Weaving Together Flash For Nearly Unlimited Scale

It is almost a foregone conclusion that when it comes to infrastructure, the industry will follow the lead of the big hyperscalers and cloud builders, building a foundation of standardized hardware for serving, storing, and switching and implementing as much functionality and intelligence as possible in the software on top of that to allow it to scale up and have costs come down as it does.

The reason this works is that these companies have complete control of their environments, from the processors and memory in the supply chain to the Linux kernel and software stack maintained by hundreds to thousands of developers. This task, as we have pointed out, is made much easier by the fact that what these companies are scaling up are buy a few handfuls of applications.

Enterprises, by contrast, do not have these resources and this degree of control over their environments, and they have to rely on others to bring the software to market and support it for them. And not every application is going to be at a very high scale, so the compute and storage have to scale down as well as out. This is precisely what storage startup Excelero wants to do with flash storage.

Forget disks. These are for companies that need to store exabytes of data. If you only need to store terabytes to petabytes, a compelling argument can be made for going all flash, and the NVMesh software that Excelero has created makes it relatively easy to create a pool of flash that is perhaps a better server-SAN hybrid than the other commercial products out there – particularly when it comes to latency and scale. And as the company’s product name suggests, NVM-Express is at the heart of the architecture of its clustered flash storage.

“At the end of the day, we are an arms dealer, and we want enterprises to be able to deploy the same kind of weaponry as the hyperscalers,” Josh Goldenhar, vice president of products at Excelero, tells The Next Platform with a laugh.
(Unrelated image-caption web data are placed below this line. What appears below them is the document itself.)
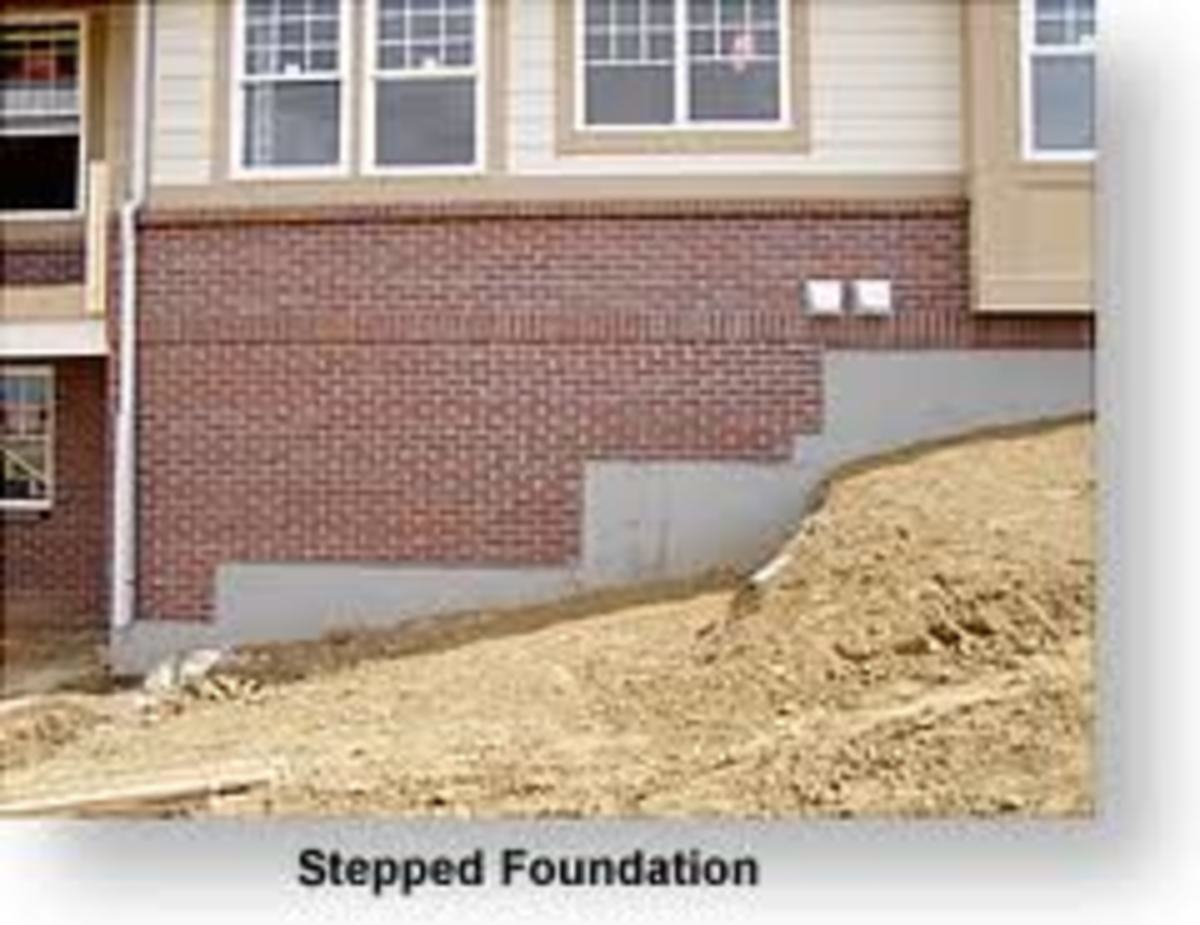 Stepped foundation above ground. Here I would like to point out that most times we bricklayer find the stepped foundation below ground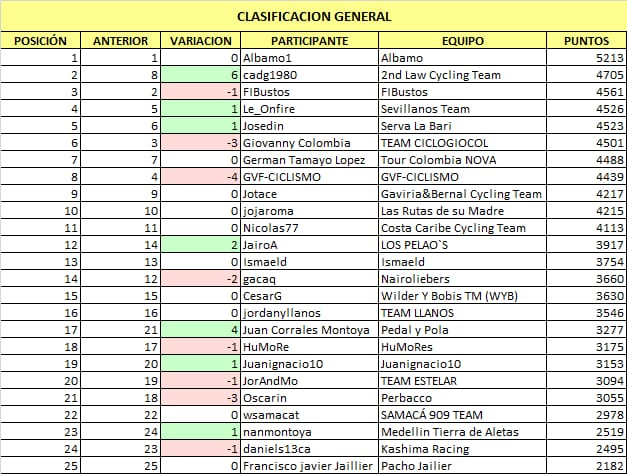 Polla CQ Ranking 2021 - Página 2 Whats437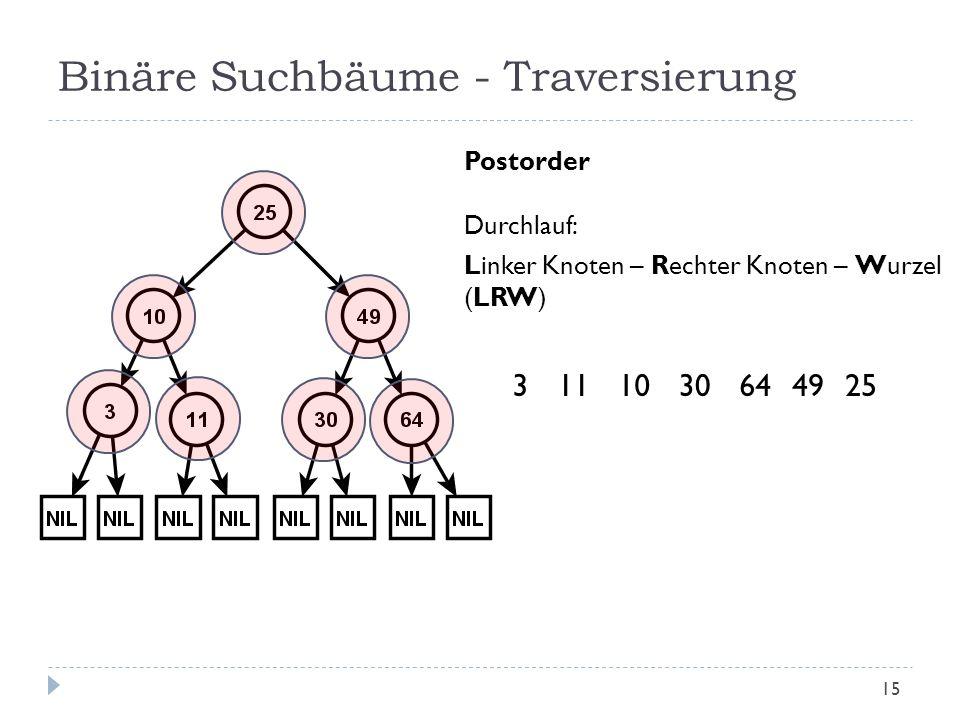 Binäre Suchbäume - Traversierung Postorder Durchlauf: Linker Knoten – Rechter Knoten – Wurzel (LRW) 2510311493064 15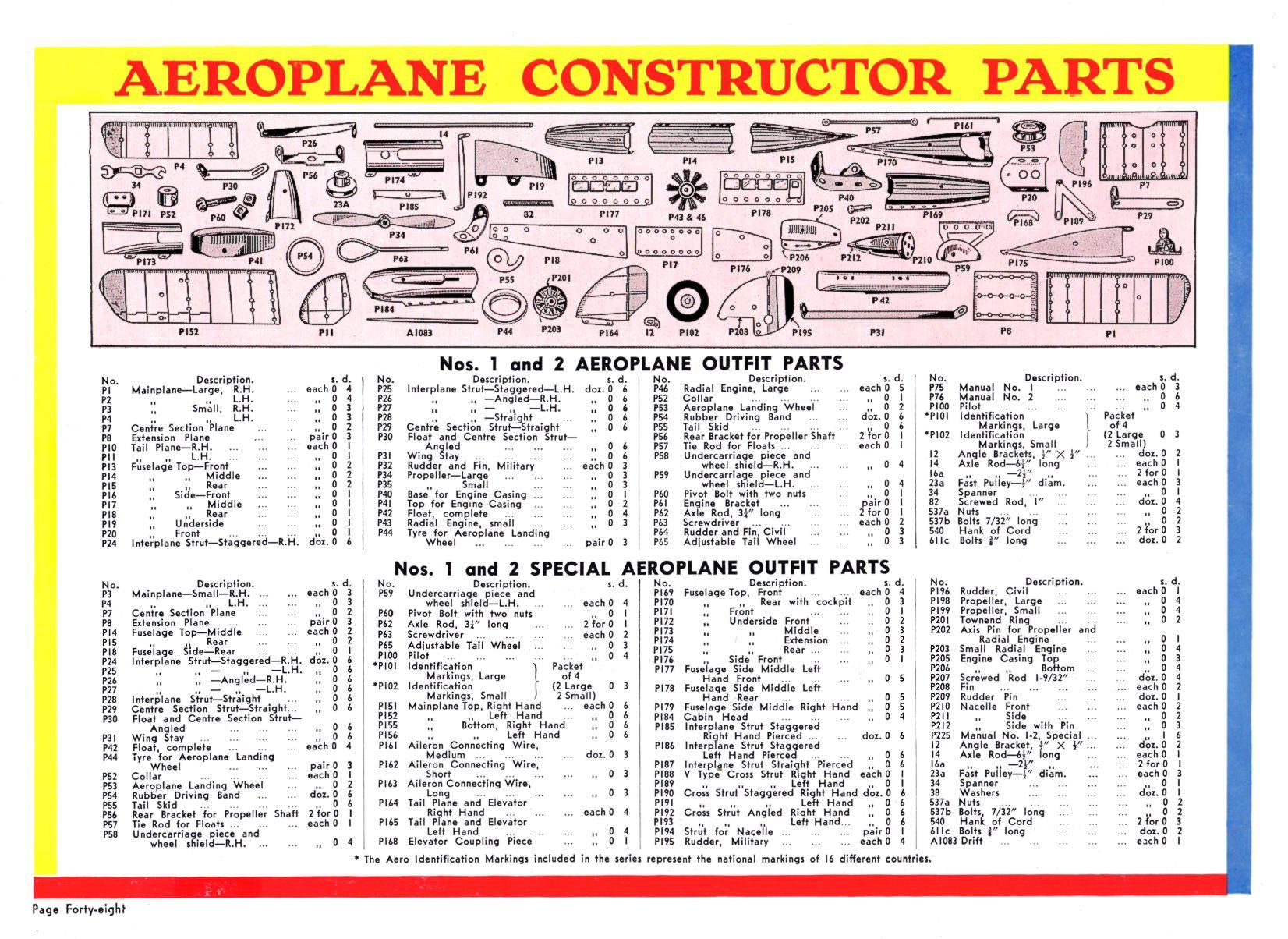 aeroplane constructor parts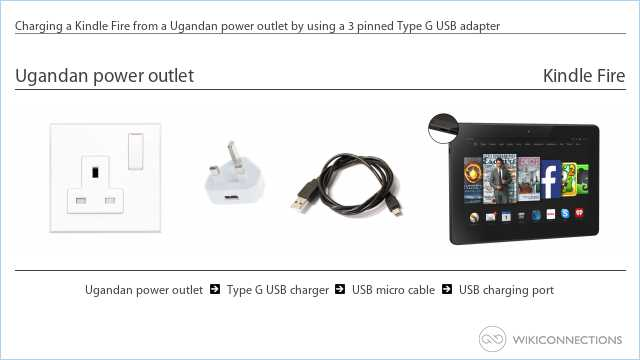 Charging a Kindle Fire from a Ugandan power outlet by using a 3 pinned Type G USB adapter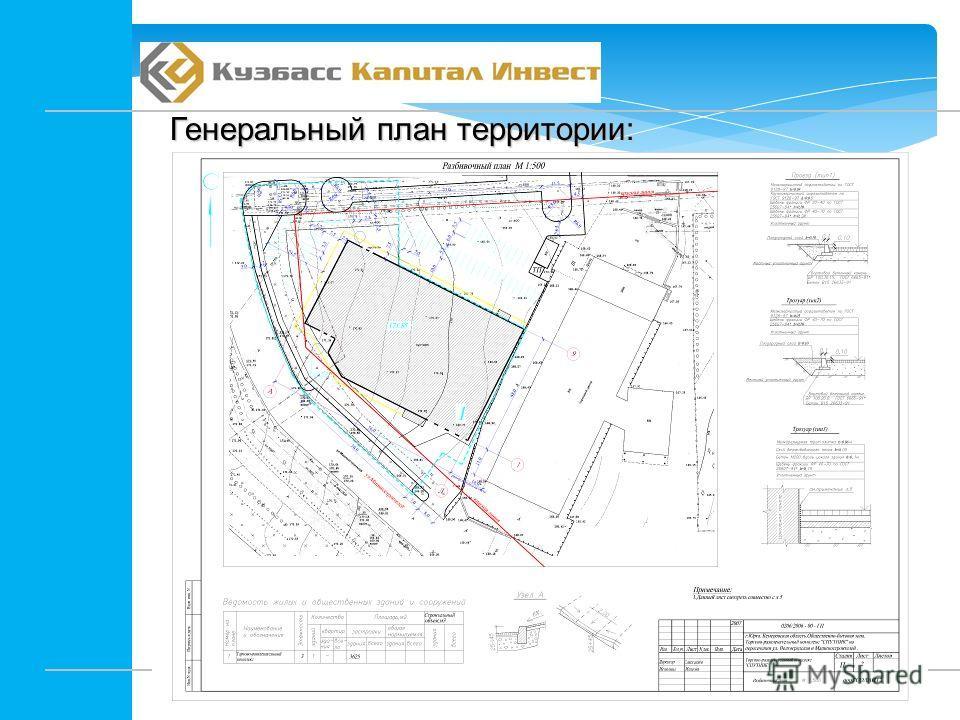 w w w. k k i n v e s t. r u Генеральный план территории: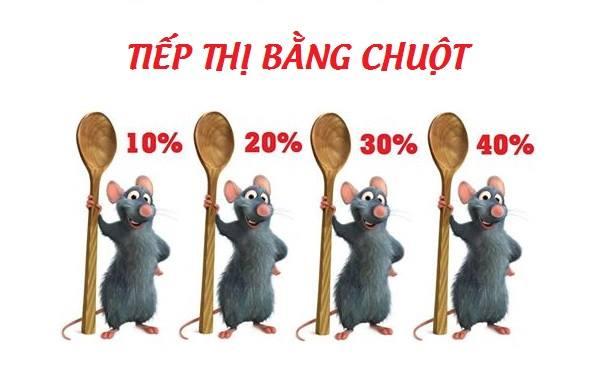 Tiếp thị bằng ... chuột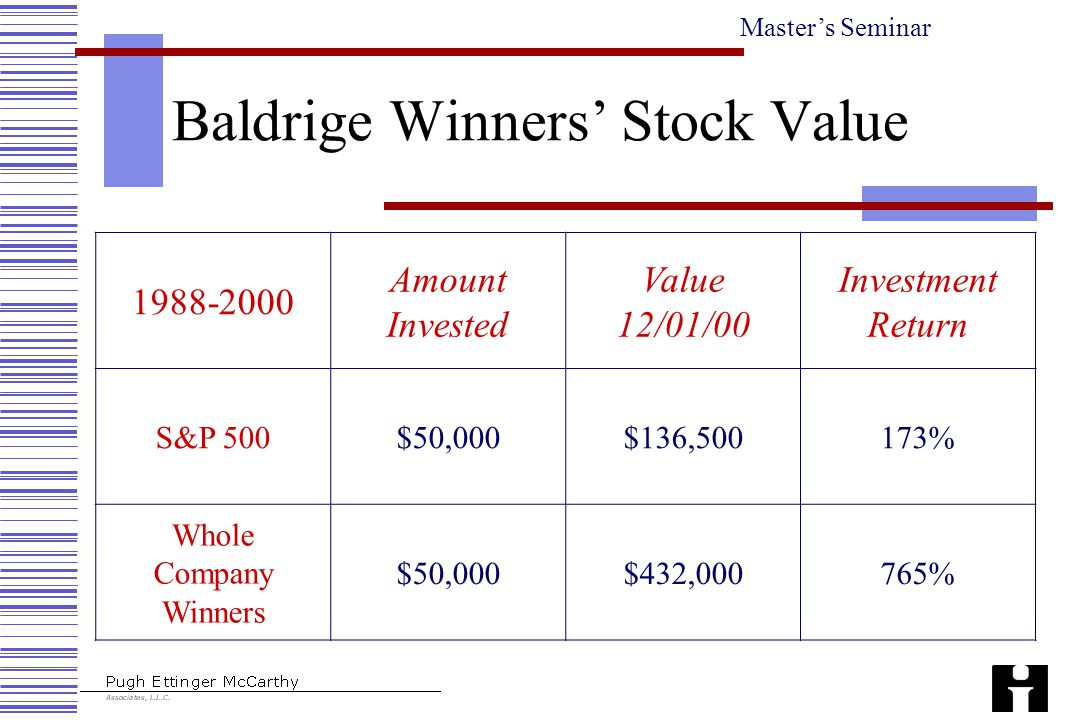 Master's Seminar Baldrige Winners' Stock Value 1988-2000 Amount Invested Value 12/01/00 Investment Return S&P 500$50,000$136,500173% Whole Company Win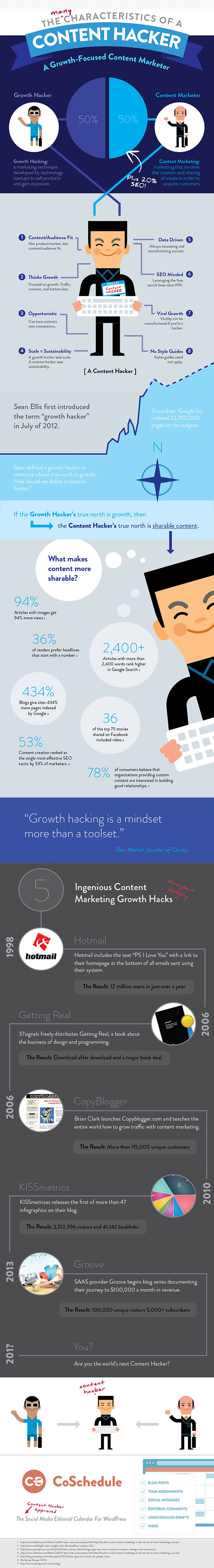 Content hacker infographic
In a nutshell, what Exelero’s NVMesh software does is turn flash-infused servers into a storage cluster that supports block access protocols. Excelero wants to make use of all of the performance and capacity that is inherent in NVM-Express flash drives without trapping the gigabytes and I/O operations per second inside of a single server node, which is often what happens in the enterprise. NVMesh is a bit like the ReFlex research storage that we discussed earlier this month in that it wants to make a pool of flash external from servers look local to servers and nearly as fast.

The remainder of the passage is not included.